Wir standen nebeneinander in der Kunsthalle, als Björn Engholm die Eröffnungsrede zu der Günter Grass Ausstellung hielt. Barschel hätte das nicht gekonnt, flüsterte mir Kurt zu. Das war sicher richtig, aber egal ob SPD oder CDU an der Macht war, Kurt hatte mit dem Kultusministerium zu kämpfen. Engholms Rede über die Zeichnungen von Günter Grass (der in einem weißen Leinanzug gekommen war und ein wenig aussah wie Mark Twain) war so etwas wie ein Signal für einen kulturellen Neuanfang im Lande. Engholm konnte nicht nur schön über Kunst reden, unter seiner Regierung gab es etwas, das unter Stoltenberg und Barschel unmöglich gewesen war: eine Förderung der Filmarbeit im Lande, dafür sorgte die Kultusministerin Marianne Tidick, die Kurt sehr schätzte. Nicht nur weil es Geld gab.

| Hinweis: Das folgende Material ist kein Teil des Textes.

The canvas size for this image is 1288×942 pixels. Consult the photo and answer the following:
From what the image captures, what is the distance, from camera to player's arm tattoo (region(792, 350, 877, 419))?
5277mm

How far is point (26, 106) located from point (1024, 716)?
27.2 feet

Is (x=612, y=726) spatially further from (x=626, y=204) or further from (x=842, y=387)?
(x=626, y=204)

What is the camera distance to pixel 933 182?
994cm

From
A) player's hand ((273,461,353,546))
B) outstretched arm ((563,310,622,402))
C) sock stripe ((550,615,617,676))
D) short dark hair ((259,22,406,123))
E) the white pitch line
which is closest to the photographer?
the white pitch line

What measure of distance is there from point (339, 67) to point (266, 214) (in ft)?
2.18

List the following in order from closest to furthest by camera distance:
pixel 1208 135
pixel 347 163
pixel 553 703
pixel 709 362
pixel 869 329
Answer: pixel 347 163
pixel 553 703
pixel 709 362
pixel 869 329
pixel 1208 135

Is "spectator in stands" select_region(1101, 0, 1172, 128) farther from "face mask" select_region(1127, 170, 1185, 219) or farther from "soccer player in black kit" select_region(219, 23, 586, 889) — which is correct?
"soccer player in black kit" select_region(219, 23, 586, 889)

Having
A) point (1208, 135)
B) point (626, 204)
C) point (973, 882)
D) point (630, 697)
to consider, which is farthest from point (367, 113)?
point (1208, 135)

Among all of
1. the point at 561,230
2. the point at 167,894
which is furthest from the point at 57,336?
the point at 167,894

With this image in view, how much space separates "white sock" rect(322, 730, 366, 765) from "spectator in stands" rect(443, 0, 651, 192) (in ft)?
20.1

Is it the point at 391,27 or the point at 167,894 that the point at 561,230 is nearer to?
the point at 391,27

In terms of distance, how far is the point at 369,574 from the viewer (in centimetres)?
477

Nach seiner Zeit an der Holstenschule in Neumünster hat der Oberstudienrat Dr Kurt Denzer ein Vierteljahrhundert die Filmarbeit der Kieler Universität geleitet. Er mochte die Arbeit an der Schule, von der er jetzt Abschied nahm, um etwas ganz Neues zu beginnen: 1970 begann ich das Referendariat, und die Schule in Neumünster hat mir sehr viel Spaß gemacht. Als ich dann im nächsten Jahr, 1971, wieder nach Oberhausen kam, in einen Hasch geschwängerten Raum, man lag ja da zum Teil auf dem Boden, um die Filme zu sehen, da dachte ich, das ist nicht deine Welt. Ich dachte, der eigentliche Klassenkampf findet ja wo anders statt, nämlich in der Schule, und mir kam das da beim Festival wie Kinderkram vor. Seitdem fuhr ich dann nicht mehr nach Oberhausen. Kurt leitete nun die Filmarbeit des Studentenwerks, gründete Kommunale Kinos (wie das KoKi Kiel in der Pumpe), und die LAG Film wäre ohne ihn ärmer gewesen. Das hat Ulrich Ehlers von der Landesarbeitsgemeinsschaft Jugend und Film zu Kurts fünfundsechzigsten Geburtstag gewürdigt, die schöne Würdigung seiner Arbeit steht glücklicherweise auch im Netz. Mein Lieblingsfilm unter Kurts Dokumentarfilmen heißt Floret Academia (der musste natürlich einen lateinischen Titel haben, weil Kurt Latein studiert hat), ein Film über die Dreihundertjahrfeier der Christian Albrechts Universität. Frech, despektierlich, schnell geschnitten. Der Film eines 68ers, obgleich es das Jahr 1968 noch gar nicht gab. Man sollte den endlich mal ins Netz stellen.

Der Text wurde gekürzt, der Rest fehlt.